In the prior blog we discussed how to use Kubernetes to provision a class of storage clusters which protects against loss of stored assets itself via erasure encoding and/or replication across already provisioned resources, rather than relying on Kubernetes to supply replacement resources.
In this blog we will extend that concept to show how to use Kubernetes to enable multiple tenants to each access the same storage cluster via tenant-isolated networks.
Kubernetes is currently capable of scheduling a storage cluster which provides storage services to a flat namespace. It can also create multiple tenant clusters with isolated pods which cannot accept connections from nodes of other tenants. The proposal discussed here allows storage clusters to offer storage services to pods via tenant-isolated access networks.
The convention proposed is to first provision a storage cluster using Kubernetes and then independently provision tenant access networks for each tenant to access this same storage cluster.
Each tenant will have their own access network and their own storage namespace on a common backend storage cluster. The storage cluster will typically have a common backend storage network which serves all tenants. The storage cluster is in control of allocation of resources to different tenants. While it is not required to fully provision storage resources to each tenant it will typically enforce quota limitations on each tenant.
Isolated Tenant Access Networks
For the frontend tenant access networks the goal is to provide isolated pods that are all connected to the same tenant access network. Any underlying technology that prevents Tenant B clients from connecting to Tenant A pods can be selected. VLAN, VxLAN and firewall methods all work. What Kubernetes lacks is a uniform strategy allowing multiple tenants to each have isolated networks to a shared backend storage cluster.
Each tenant would be able to enumerate the particpants in their access network:
- Client Pods
- Service Pods providing tenant specific access to services such as Active Directory or LDAP.
- Access Pods providing tenant-specific access to the storage cluster.
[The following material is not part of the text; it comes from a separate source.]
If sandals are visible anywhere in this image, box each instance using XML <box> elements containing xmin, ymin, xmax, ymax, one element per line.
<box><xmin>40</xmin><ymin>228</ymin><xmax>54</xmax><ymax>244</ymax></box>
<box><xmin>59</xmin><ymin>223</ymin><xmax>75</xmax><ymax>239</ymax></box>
These Pods would run on hosts that already had the desired Storge Cluster backend pods launched.
Shared Backend Storage Cluster
Why not have each tenant simply clone the storage service for themselves?
Per-tenant storage clusters forces resources to be rigidly divided to different tenants. This inevitably results in idle resources reserved for tenants not currently doing enough to keep them busy.
Having separate tenants access a shared storage cluster over tenant-specific networks allows for dynamic resource sharing between tenants. Given the bursty nature of storage traffic it is very unlikely that each tenant will always be using the same portion of the cluster's resources. Limiting the share any one tenant uses over the long term is obviously good business - it forces those using more resources to pay for better SLA guarantees. Strictly dividing resources for each and every second just ensures that there will be a lot of idle resources being wasted.
Storage traffic, especially for active document archives, is very bursty. Sharing raw resources is very cost effective.
Creating a storage cluster to provide service to a single tenant or a flat namespace certainly works. But providing a shared storage cluster enables economies of scale in providing persistent storage services. It no more has resources assigned to it for a specific tenant than a Bank has your cash pre-identified for you to withdraw. Serving multiple users from a single set of resources is efficient.
Limitations on Sharing
The economies of a shared storage cluster would be shunned if they can at the cost of exposing one tenants assets to any other tenant. Sharing costs is great, sharing data is not.
Presumably the backend storage cluster would also be capable of throttling requests in a tenant specific way so that no single tenant could monopolize the cluster resources without statically dividing physical resources into isolated pools incapable of lending idle resources to meet usage bursts.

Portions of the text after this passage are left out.